El pueblo es más sabio que todos los sabios. Ve donde el zafio tecnócrata que todo atribuye al lucro no distingue. Sabe reconocer a quienes le convocan en la jaculatoria simple de su concurso y asociación a través de S/ 1 (un sol) o lo que quiera dar, vía una cuenta de ahorros de conocimiento público. Y sabe que esta dinámica voluntaria y de conciencia no es sino la extraordinaria posibilidad democrática de darse, por gesto soberano, la chance de tener en la radio o en la televisión a César Hildebrandt, con sus aciertos y yerros, con su estilo punzante pero, sobre todo, premunido de esa conducta que le ha hecho, sin lugar a dudas, ser el más importante comunicador peruano de las últimas tres décadas.

Con poquísimos días la novísima experiencia ya tiene anécdotas de toda clase y el humor tiñe no pocas de sus ocurrencias. Alguien llamó desde Arequipa y su voz femenina de inconfundible acento characato insistió en comunicarse con el “Chato” y proclamó su admiración, lealtad y anunció que ella y su familia habían juntado S/ 100 (cien). De nada sirvieron mis explicaciones aclarando que no era CH. Ella habló y yo sólo pude escuchar y hasta insistió subrayando que “tomara en consideración el sacrificio que costaba llamar a la capital”.

Iba en un taxi, con mi inconfundible maletín lleno de papeles, propaganda, libros y facturas por pagar, cuando una llamada inquirió por detalles de la campaña. Y cumplí con mi deber casi leyéndole el modesto artículo ¡Compromiso con Hildebrandt! El interlocutor quedó muy satisfecho. El problema se presentó a la hora de llegar a mi destino: el taxista se negaba a recibir el pago por el servicio y tuvo una ocurrencia genial: ¡considere que ya he puesto mi cuota simbólica con el “Chato”! No hubo forma de convencerlo de cualquier otra cosa (por cierto, ya hice el depósito).

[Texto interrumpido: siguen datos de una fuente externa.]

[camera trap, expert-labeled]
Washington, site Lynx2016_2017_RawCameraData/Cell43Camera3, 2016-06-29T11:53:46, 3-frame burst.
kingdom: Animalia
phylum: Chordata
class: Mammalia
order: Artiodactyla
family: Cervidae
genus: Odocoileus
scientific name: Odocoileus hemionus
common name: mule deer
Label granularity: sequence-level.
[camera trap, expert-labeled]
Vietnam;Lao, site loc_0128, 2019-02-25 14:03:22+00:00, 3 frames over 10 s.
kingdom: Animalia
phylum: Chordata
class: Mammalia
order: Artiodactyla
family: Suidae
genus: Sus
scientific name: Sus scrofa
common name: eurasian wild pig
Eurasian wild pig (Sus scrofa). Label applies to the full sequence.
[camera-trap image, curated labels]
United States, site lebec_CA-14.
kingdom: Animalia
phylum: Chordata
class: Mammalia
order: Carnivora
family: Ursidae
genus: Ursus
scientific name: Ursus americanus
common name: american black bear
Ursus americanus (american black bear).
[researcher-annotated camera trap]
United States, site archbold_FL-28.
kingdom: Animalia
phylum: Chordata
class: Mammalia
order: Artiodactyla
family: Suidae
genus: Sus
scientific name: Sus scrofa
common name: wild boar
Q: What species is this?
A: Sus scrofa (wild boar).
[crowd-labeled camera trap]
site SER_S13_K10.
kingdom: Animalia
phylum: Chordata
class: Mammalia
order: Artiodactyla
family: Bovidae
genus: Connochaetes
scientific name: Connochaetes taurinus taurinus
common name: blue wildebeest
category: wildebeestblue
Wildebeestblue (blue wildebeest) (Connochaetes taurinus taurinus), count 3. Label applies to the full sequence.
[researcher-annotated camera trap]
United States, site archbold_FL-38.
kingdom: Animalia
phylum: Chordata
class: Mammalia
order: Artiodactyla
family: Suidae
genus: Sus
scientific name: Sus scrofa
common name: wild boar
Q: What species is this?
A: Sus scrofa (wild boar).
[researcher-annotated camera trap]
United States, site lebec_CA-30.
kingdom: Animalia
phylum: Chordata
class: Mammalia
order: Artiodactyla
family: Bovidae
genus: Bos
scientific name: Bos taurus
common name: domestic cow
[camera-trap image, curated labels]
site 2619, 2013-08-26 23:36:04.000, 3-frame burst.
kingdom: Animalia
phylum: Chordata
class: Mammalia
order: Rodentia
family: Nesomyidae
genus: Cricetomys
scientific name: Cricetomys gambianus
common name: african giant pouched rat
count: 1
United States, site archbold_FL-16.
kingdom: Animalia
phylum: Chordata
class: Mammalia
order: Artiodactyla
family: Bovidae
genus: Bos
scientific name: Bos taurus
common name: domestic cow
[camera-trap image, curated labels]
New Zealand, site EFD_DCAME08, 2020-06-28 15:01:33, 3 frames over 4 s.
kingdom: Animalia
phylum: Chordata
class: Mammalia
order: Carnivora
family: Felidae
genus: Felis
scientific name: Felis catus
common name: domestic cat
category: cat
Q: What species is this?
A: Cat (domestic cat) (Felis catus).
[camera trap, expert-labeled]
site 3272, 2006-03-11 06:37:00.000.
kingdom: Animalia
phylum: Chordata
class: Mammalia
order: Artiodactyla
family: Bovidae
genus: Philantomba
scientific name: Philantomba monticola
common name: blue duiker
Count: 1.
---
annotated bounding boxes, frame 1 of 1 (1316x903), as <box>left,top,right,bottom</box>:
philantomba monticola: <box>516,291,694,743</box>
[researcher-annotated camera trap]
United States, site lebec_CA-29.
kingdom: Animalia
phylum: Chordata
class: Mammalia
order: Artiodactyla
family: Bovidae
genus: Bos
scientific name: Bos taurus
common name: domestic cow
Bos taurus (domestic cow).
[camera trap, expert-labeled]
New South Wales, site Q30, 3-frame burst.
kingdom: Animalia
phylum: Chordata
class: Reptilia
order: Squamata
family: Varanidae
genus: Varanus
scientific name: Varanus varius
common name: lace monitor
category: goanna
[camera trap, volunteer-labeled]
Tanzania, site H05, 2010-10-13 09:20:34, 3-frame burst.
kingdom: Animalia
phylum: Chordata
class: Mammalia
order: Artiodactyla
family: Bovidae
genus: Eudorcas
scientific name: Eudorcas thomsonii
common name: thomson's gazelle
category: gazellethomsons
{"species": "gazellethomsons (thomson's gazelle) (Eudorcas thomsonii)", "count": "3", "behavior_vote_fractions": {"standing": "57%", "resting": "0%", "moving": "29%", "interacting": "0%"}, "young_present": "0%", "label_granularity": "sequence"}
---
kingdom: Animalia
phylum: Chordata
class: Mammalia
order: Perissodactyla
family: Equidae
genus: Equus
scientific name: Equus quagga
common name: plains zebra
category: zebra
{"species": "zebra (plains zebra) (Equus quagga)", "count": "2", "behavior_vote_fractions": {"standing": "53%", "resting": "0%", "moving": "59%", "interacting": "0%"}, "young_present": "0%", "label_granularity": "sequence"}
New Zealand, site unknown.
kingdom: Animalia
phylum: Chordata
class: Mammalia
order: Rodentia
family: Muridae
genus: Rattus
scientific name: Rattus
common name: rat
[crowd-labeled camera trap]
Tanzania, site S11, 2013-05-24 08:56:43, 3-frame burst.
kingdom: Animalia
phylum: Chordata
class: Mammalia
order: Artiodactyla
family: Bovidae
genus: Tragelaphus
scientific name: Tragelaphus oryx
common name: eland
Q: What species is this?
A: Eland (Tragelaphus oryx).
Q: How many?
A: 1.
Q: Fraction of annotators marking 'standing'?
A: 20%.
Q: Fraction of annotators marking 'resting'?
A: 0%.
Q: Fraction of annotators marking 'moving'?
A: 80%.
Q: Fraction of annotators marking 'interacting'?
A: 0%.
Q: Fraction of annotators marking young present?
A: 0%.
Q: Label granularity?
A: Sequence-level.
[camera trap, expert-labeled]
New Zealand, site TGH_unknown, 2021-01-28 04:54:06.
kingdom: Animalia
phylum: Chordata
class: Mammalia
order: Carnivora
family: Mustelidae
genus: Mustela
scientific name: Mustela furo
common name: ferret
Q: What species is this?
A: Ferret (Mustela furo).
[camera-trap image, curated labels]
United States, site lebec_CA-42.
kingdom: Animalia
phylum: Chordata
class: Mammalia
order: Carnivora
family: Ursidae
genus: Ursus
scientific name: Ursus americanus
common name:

Los compatricios del exterior no se quedan atrás. Las quejas contra los costos de la transferencia, se transformaron en criollísima ocurrencia y así los parientes aquí harán el depósito y luego arreglarán cuentas entre ellos. Un lector advirtió: “ojalá que mi tía no crea que la voy a cerrar”, peruanismo que equivale a estafar. Otros han sido más prácticos e hicieron sus contribuciones de frente.

Muchas radioemisoras de todo el país ya han empezado a difundir el ¡Compromiso con Hildebrandt! con la aspiración inequívoca y justificada de entrevistar al conocido hombre de prensa en los próximos días. Tómese en cuenta que Hildebrandt le ha hablado al Perú por la televisión, la radio o en artículos de su confección. Esta vez, protagonista de su propia epopeya de lucha contra poderes muy poderosos que ambicionan pulverizarlo, dialogaría con la gente común y corriente vía la radio a muchas ciudades del interior.

Bien vale la pena repetir lo dicho:

Con el objetivo de impedir que el programa Al día con Hildebrandt deje de transmitirse definitivamente, deposite S/ 1 (un sol) –o lo que usted quiera- en la siguiente cuenta de ahorros del Banco de Crédito del Perú en cualquier sucursal a lo largo y ancho del país o desde el extranjero:

193116-4444-169 (Código Swift: BCPLPEPL)

Un grupo de amigos y patriotas hemos decidido que esta vez NO sean las garras del poder económico las determinantes en relación a la presencia de César Hildebrandt en los medios de comunicación.

Esta agitación altruista es una empresa de buena fe. No necesita o prescinde de certificaciones notariales, ociosas y supérstites de una cultura colonial amante del papel. Hay que reivindicar el valor de la palabra pública empeñada, escrita, radiada o televisiva y hay que juzgar a los vectores.

El ¡Compromiso con Hildebrandt! es simplemente una agitación altruista de conciencias y un asunto voluntario y que no reconoce ninguna vertiente partidaria o sectaria.